[TASK DESCRIPTION]
Apart from the pictures, every part of the records below gets retyped exactly.

[RECORD SET]

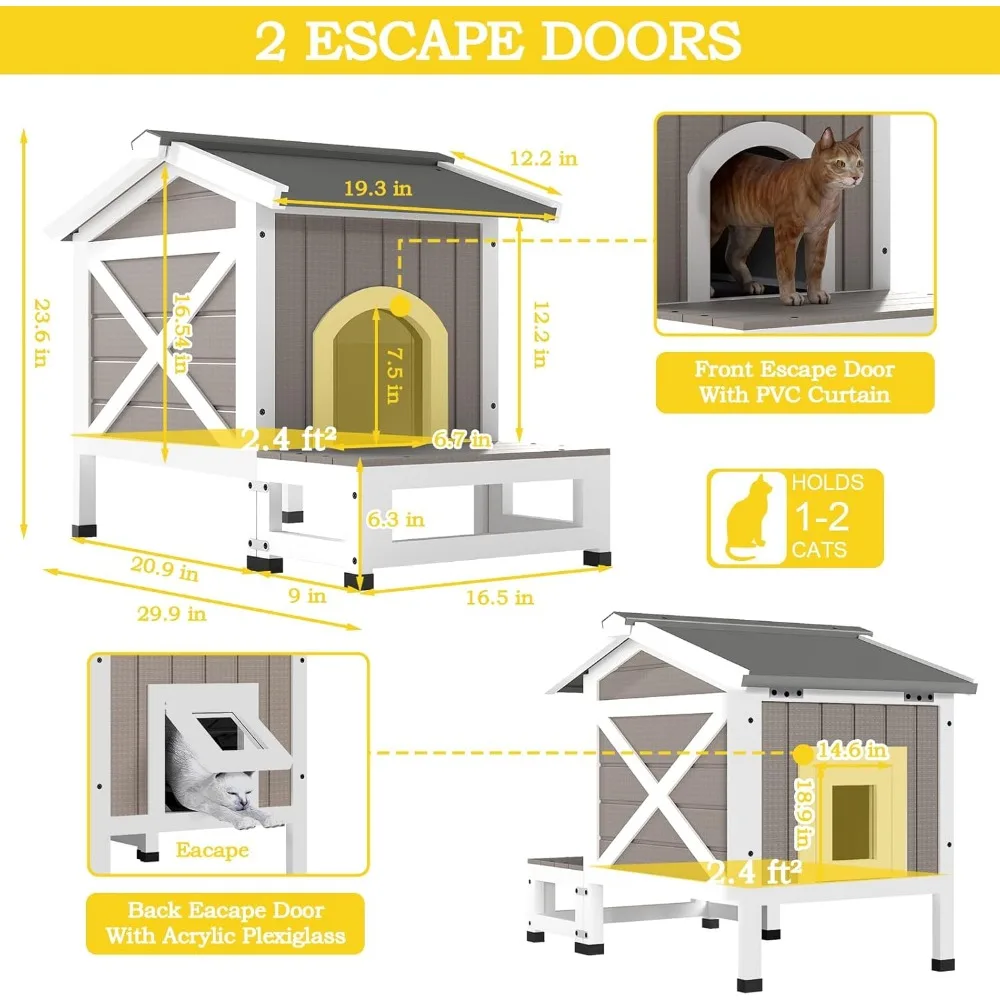 2 ESCAPE DOORS

12.2 in
19.3 in
23.6 in
16.54 in
7.5 in
12.2 in
2.4 ft²
6.7 in
6.3 in
20.9 in
9 in
16.5 in
29.9 in

Front Escape Door With PVC Curtain

HOLDS 1-2 CATS

Eacape

Back Eacape Door With Acrylic Plexiglass

14.6 in
18.9 in
2.4 ft²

[ANSWER AREA]
 2 ESCAPE DOORS

12.2 in
19.3 in
23.6 in
16.54 in
7.5 in
12.2 in
2.4 ft²
6.7 in
6.3 in
20.9 in
9 in
16.5 in
29.9 in

Front Escape Door With PVC Curtain

HOLDS 1-2 CATS

Eacape

Back Eacape Door With Acrylic Plexiglass

14.6 in
18.9 in
2.4 ft²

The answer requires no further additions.